Write the next part of the paper on the Survey of Program Dynamics, picking up after its final sentence.

**PASSAGE SHOWN**
^^^^

Tracking Devolution: The Survey of Program Dynamics

 Robert A. Kominski
 Daniel H. Weinberg


The Census Bureau is currently in the field collecting data for a new study, the Survey of Program Dynamics.  The project has been brought to life as a result of the passage of welfare reform legislation developed during the 1996 Congress.  The goal of the survey is to track some of the long-lasting effects of the decentralization of the welfare system in the United States, and the social, economic and demographic impacts these changes will  have on families, adults and children over time.  The initial impetus for the survey did not arise from the welfare reform act, but in a desire to develop a vehicle for monitoring long-term changes in families.  Preparatory work done during the past few years laid the groundwork for the Bureau to capitalize on the opportunity created by the passage of the welfare reform bill.  In this paper, we discuss some of the background leading up to the development of the survey, the basic design as currently formulated, the main components of the survey design, some of the technical issues we have had to resolve thus far, and our current status.


The beginning of the Survey of Program Dynamics was located in a small group of Census Bureau researchers who felt that there was a need for a long-term survey vehicle to monitor social, demographic and economic change in the U.S. population.  During the early 1990's  the Census Bureau was actively engaged in the redesign of the Survey of Income and Program Participation (SIPP), the agency's primary vehicle for measuring longitudinal economic conditions in U.S. households.  Among the issues being seriously discussed at that time was the appropriate length of the new longitudinal panel.  Panels conducted since 1984 (the start of the SIPP program) had lasted, for the most part, about 32 months each, with data collected for each month of observation, and a new panel gegun at the start of each calendar year.  Some researchers (both within and outside the Bureau) had argued that the 32-month period was not fully effective in monitoring the kinds of phenomena the survey was supposed to focus on, for example, job activities, spells of unemployment and program participation.  The National Academy of Sciences, in its review of the SIPP program, had urged the Bureau to consider lengthening the longitudinal observation period.  After much deliberation and research, the Bureau ultimately decided on a new non-overlapping panel design of 4 years observation, with the first new panel slated to begin in 1996.

^^^^

**DATA SHOWN**
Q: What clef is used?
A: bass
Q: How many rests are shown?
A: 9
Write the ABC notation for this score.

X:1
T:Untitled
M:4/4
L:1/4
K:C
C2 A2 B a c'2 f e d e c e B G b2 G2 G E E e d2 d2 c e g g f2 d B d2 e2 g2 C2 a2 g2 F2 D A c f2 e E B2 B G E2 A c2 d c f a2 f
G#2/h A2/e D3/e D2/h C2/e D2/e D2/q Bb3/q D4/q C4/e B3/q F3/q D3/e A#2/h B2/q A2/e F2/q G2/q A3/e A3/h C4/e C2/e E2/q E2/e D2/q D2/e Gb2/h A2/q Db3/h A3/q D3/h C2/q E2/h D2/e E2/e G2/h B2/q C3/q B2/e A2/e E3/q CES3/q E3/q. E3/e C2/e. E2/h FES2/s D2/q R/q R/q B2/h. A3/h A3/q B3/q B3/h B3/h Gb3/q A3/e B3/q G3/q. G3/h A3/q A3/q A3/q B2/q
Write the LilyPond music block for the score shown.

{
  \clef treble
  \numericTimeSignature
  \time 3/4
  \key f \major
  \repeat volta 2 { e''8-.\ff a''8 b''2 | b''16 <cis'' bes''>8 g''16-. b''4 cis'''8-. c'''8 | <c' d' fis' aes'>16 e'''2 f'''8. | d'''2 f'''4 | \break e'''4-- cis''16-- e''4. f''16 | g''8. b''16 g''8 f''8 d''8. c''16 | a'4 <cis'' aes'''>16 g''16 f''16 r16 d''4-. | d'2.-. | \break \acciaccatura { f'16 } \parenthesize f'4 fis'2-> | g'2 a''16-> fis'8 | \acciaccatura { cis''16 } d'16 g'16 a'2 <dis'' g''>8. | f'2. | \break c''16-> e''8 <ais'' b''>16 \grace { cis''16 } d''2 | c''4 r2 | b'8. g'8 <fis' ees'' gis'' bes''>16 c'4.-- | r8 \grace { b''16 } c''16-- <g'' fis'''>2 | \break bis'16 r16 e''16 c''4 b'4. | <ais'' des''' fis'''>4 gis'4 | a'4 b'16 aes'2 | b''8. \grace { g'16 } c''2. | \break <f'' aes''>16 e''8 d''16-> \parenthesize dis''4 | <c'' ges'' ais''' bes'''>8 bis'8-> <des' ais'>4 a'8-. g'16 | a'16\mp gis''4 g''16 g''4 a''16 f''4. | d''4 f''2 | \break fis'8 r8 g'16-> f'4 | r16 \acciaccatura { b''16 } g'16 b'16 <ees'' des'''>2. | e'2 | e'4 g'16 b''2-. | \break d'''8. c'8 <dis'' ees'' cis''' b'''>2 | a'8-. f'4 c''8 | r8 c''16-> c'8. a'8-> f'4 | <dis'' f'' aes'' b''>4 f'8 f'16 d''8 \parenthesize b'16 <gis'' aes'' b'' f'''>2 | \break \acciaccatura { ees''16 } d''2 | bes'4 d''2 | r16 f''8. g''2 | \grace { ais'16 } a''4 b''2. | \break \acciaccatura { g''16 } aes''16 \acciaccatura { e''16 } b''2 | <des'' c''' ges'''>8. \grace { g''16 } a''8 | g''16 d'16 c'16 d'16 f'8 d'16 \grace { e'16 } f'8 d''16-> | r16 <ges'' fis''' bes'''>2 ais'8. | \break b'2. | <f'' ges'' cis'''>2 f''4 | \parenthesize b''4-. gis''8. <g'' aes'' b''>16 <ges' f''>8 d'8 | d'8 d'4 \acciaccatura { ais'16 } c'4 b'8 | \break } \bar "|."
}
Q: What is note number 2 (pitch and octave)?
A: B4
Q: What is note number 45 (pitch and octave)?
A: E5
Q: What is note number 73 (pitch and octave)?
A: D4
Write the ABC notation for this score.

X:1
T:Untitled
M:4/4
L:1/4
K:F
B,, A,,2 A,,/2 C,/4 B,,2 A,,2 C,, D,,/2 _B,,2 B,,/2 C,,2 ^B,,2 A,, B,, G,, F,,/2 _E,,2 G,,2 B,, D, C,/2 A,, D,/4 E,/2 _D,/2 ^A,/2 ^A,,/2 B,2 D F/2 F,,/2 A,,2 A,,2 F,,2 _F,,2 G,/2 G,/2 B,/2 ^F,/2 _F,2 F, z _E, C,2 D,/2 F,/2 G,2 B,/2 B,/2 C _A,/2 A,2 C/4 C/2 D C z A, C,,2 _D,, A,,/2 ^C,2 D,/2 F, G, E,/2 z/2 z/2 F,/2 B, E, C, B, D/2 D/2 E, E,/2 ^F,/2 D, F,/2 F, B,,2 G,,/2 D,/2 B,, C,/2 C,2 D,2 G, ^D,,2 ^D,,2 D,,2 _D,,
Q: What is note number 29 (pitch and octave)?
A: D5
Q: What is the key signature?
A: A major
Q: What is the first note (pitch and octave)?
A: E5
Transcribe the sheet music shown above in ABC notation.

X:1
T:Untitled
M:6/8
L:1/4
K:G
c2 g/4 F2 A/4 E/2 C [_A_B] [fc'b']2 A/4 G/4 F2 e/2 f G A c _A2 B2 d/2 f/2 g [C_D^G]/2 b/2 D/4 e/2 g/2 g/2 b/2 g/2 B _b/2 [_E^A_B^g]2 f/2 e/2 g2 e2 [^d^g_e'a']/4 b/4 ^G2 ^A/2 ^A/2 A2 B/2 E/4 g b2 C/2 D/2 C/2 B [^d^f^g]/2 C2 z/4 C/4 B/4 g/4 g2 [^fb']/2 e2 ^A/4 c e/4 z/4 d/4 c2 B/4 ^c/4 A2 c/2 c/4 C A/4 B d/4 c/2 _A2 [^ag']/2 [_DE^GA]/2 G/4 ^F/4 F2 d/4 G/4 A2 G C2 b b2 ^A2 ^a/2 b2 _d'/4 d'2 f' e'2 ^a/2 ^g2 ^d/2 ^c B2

^^^^

**TASK RESPONSE**
Despite this decision, there was still a feeling among some researchers that even a 4-year period of observation would not be highly useful for studying many of the social and demographic changes associated with changing economic conditions households experience over time.   In early 1993 a group of Bureau scientists began discussions about a possible ‘extended' SIPP panel which would follow respondents from a conventional SIPP panel for some additional amount of time.  The result of the work of these individuals and their discussions with colleagues at other agencies, especially Health and Human Services, was that there was interest in the development of an ‘extended SIPP panel'.    Interest was particularly strong regarding the long-term effects of economic conditions and changes on the children in these households.  During 1993 and 1994, several federal agencies, Health and Human Services, and Food and Consumer Services in the Department of Agriculture, began to reinforce their interest with the appropriation of small amounts of  money to the Census Bureau to try to develop a new long-term survey instrument.  Other sources of interest, focused through NICHD's Family & Child Well-Being Research Network, a national collaboration of academic and other researchers working on children's issues,  began providing background material for a wide array of issues that might be addressed in such a survey.

Throughout the development and planning process, a number of substantive topics emerged as important for the data collection activity:

    o  The survey should measure program eligibility and participation for the full range of welfare programs.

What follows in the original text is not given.